***** ROWS

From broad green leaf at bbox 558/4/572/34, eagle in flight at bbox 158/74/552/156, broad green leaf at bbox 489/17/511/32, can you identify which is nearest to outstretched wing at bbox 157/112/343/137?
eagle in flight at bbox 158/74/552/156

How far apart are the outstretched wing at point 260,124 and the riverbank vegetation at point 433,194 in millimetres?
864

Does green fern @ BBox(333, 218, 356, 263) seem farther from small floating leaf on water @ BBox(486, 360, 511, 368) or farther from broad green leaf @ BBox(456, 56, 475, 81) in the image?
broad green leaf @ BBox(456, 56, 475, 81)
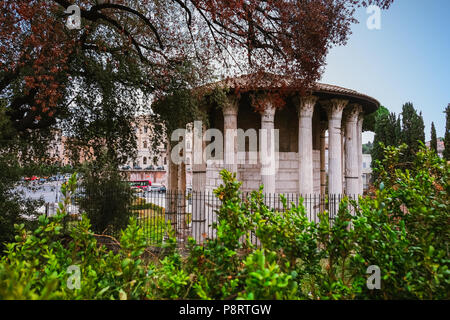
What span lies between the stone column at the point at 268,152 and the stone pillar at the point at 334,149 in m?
2.66

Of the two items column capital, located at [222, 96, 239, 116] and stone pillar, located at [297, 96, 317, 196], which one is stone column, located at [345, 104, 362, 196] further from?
column capital, located at [222, 96, 239, 116]

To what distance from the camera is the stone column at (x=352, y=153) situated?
11.7 metres

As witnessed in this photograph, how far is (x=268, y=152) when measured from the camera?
32.6 ft

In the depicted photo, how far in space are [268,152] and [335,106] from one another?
11.7 ft

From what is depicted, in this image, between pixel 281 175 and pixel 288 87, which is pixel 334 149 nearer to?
pixel 281 175

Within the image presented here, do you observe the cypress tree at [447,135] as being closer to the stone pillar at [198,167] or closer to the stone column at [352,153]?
the stone column at [352,153]

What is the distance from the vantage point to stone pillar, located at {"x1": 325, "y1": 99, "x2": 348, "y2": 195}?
34.8 feet

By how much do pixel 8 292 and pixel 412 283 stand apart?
209cm

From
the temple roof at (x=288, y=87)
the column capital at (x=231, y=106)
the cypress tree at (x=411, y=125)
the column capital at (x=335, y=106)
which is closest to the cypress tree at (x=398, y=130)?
the cypress tree at (x=411, y=125)

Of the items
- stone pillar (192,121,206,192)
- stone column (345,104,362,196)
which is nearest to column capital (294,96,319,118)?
stone column (345,104,362,196)

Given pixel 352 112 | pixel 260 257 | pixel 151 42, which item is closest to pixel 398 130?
pixel 352 112

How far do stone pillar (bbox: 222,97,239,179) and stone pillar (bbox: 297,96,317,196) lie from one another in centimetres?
250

**********

[TASK TO COMPLETE] Rewrite the records above, changing every "stone pillar" to "marble pillar" and leaving everything else as it is. Omit the pictures from your answer.

[EXPECTED OUTPUT]
From broad green leaf at bbox 558/4/572/34, eagle in flight at bbox 158/74/552/156, broad green leaf at bbox 489/17/511/32, can you identify which is nearest to outstretched wing at bbox 157/112/343/137?
eagle in flight at bbox 158/74/552/156

How far apart are the outstretched wing at point 260,124 and the riverbank vegetation at point 433,194 in millimetres?
864

Does green fern @ BBox(333, 218, 356, 263) seem farther from small floating leaf on water @ BBox(486, 360, 511, 368) or farther from broad green leaf @ BBox(456, 56, 475, 81) in the image?
broad green leaf @ BBox(456, 56, 475, 81)
What span lies between the stone column at the point at 268,152 and the marble pillar at the point at 334,149 in m?
2.66

Of the two items column capital, located at [222, 96, 239, 116] and marble pillar, located at [297, 96, 317, 196], which one is stone column, located at [345, 104, 362, 196] further from?
column capital, located at [222, 96, 239, 116]

To what distance from the camera is the stone column at (x=352, y=153) situated?
11.7 metres

As witnessed in this photograph, how far is (x=268, y=152) when measured from the camera?
32.6 ft

In the depicted photo, how far in space are [268,152] and [335,106] from one another?
11.7 ft

From what is depicted, in this image, between pixel 281 175 and pixel 288 87, which is pixel 334 149 nearer to?
pixel 281 175

Within the image presented here, do you observe the cypress tree at [447,135] as being closer to the marble pillar at [198,167] or closer to the stone column at [352,153]?
the stone column at [352,153]

What is the distance from the vantage point to marble pillar, located at {"x1": 325, "y1": 99, "x2": 348, "y2": 195}?
34.8 feet

By how much do pixel 8 292 and pixel 412 283 stand apart?
209cm

From
the temple roof at (x=288, y=87)
the column capital at (x=231, y=106)
the cypress tree at (x=411, y=125)
the column capital at (x=335, y=106)
which is closest to the cypress tree at (x=398, y=130)?
the cypress tree at (x=411, y=125)

Of the items
- marble pillar (192,121,206,192)
- stone column (345,104,362,196)
which is nearest to column capital (294,96,319,118)?
stone column (345,104,362,196)

Given pixel 352 112 | pixel 260 257 | pixel 151 42, which item is closest to pixel 398 130?
pixel 352 112

How far do marble pillar (bbox: 222,97,239,179) and marble pillar (bbox: 297,96,317,196) lie from one another in centimetres?
250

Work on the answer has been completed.